Following two years of consecutive declines amid soft conditions in manufacturing and construction, global prices for steel are expected rebound slightly in 2014, a leading forecasting firm says.
In its latest update, UK based steel industry forecasting firm MEPS says its All Carbon Steel Products Composite Price edged back up in August following four consecutive months of decline but remains down by more than a quarter compared to the most recent peak in April 2011.
MEPS says demand has been affected by weak economic conditions in Europe, though it was helped of late by signs of strengthening in the building industry in the United States.
Going forward, MEPS says it expects a likely rise of around $US25 per tonne in the next three months resulting from tight availability for some products in the US and rising iron ore prices affecting Chinese producers to be short-lived as prices turn downward again toward the end of the year in response to traditionally soft fourth quarter demand in western countries.
Nevertheless, the forecasting firm expects a stronger upturn early next year amid greater balance between supply and demand, albeit with some of this movement slated to reverse toward the summer holiday season as buyers finalise the bulk of their inventory building and production levels start to outstrip market requirements.
“A more pronounced recovery in transaction values is foreseen as customers start to place orders for delivery at the beginning of 2014,” MEPS said in a recent statement.

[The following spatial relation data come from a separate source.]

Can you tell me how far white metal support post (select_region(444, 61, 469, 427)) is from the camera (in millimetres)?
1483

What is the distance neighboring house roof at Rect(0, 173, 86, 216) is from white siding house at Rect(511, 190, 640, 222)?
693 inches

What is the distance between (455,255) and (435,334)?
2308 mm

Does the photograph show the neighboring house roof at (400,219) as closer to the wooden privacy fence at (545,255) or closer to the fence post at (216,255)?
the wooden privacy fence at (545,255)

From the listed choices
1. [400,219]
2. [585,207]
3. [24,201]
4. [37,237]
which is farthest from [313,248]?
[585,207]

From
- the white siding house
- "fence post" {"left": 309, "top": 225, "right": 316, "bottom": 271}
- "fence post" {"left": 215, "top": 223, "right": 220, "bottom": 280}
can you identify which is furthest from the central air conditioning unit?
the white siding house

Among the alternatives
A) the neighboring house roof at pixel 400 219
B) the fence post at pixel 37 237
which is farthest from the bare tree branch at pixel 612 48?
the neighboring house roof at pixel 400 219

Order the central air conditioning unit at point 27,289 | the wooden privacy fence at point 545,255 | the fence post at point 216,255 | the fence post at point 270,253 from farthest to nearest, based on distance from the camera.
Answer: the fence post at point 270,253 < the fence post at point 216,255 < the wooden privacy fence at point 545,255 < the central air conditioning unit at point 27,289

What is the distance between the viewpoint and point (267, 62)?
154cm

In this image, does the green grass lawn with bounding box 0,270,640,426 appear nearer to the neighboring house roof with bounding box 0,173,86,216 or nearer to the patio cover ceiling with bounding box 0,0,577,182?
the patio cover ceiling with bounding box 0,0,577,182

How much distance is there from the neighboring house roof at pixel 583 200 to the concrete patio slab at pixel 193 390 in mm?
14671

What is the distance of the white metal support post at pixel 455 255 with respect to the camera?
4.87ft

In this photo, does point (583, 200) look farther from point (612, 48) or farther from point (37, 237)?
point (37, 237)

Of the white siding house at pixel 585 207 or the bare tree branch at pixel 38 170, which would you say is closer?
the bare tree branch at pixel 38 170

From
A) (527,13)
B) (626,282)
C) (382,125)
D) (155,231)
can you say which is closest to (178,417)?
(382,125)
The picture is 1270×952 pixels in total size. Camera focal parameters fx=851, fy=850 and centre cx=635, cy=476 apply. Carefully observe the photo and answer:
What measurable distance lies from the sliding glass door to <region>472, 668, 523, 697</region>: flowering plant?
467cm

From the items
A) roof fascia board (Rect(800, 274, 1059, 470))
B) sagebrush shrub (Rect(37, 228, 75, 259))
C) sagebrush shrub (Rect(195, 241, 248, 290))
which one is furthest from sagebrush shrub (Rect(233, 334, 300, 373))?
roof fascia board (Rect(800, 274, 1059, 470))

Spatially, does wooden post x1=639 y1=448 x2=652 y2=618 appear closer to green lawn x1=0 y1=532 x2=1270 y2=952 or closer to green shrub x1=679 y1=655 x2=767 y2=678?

“Steelmakers are expected to make output cuts, during the [Northern Hemisphere] winter. This should lead to more equilibrium between supply and demand in the new year. Price growth is expected to continue during the first quarter, supported by anticipated rises in raw material expenditure which usually take place in this period.”
All told, MEPS says it expects prices in 2014 on average to be four per cent higher compared to this year.
The latest forecast comes as weak prices wreak havoc on steel manufacturers around the world.
ArcelorMittal, the world’s biggest steel maker, lost a massive $US1.125 billion in the first six months of this year while locally, large-scale write-downs saw Arrium (formerly OneSteel) and BlueScope lose a combined total of $779 million throughout 2012/13.
While lower prices for steel and other building materials have provided a silver lining for the building and construction industry in Australia over the short term, many in the industry are concerned savage cutbacks in capacity will impact the domestic supply chain over the longer term.
Thanks largely to plant shutdowns, figures from the World Steel Association suggest Australia is now producing roughly one third less steel than it was as recently as two years ago.